Find every line below that contains the string "which", matching case exactly, and copy each of those lines.

◆ **EXERCISE INPUTS**:

-- Begin --

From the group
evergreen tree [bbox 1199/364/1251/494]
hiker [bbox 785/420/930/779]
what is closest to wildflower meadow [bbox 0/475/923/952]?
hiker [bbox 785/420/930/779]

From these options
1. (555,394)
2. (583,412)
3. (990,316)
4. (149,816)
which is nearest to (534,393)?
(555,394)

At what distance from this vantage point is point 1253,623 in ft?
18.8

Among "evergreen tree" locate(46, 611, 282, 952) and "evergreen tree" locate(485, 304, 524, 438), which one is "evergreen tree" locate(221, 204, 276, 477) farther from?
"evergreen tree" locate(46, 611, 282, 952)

-- End --
-- Begin --

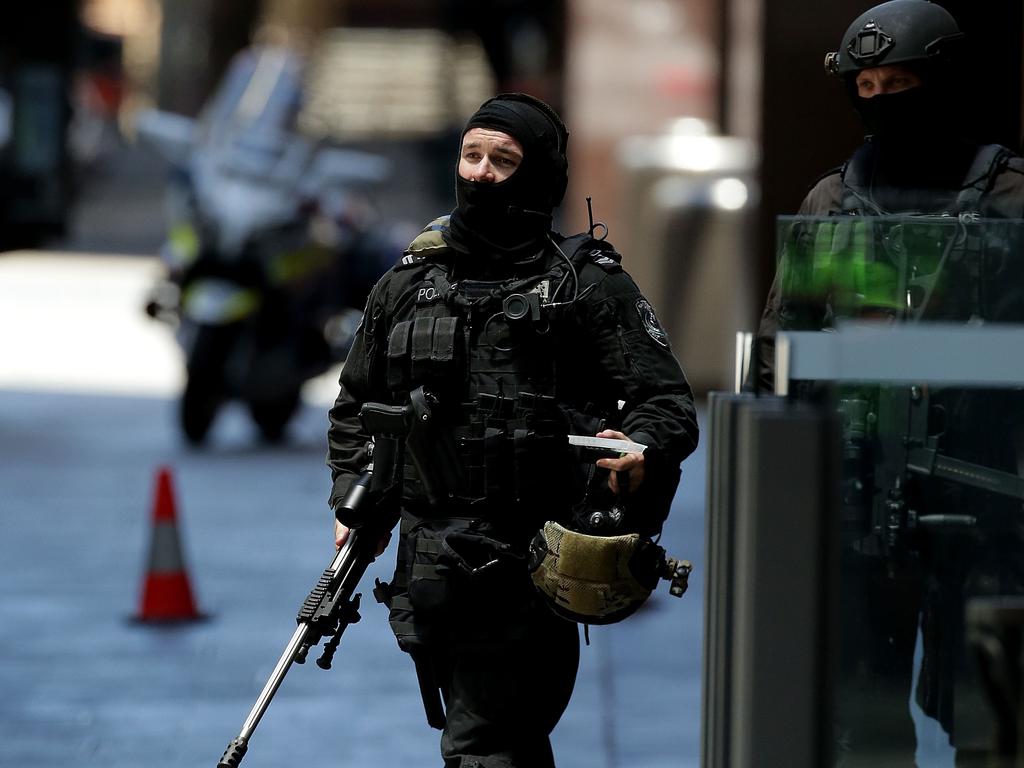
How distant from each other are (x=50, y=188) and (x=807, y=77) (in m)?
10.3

-- End --

◆ **SOLUTION TO THIS EXERCISE**:
which is nearest to (534,393)?
Among "evergreen tree" locate(46, 611, 282, 952) and "evergreen tree" locate(485, 304, 524, 438), which one is "evergreen tree" locate(221, 204, 276, 477) farther from?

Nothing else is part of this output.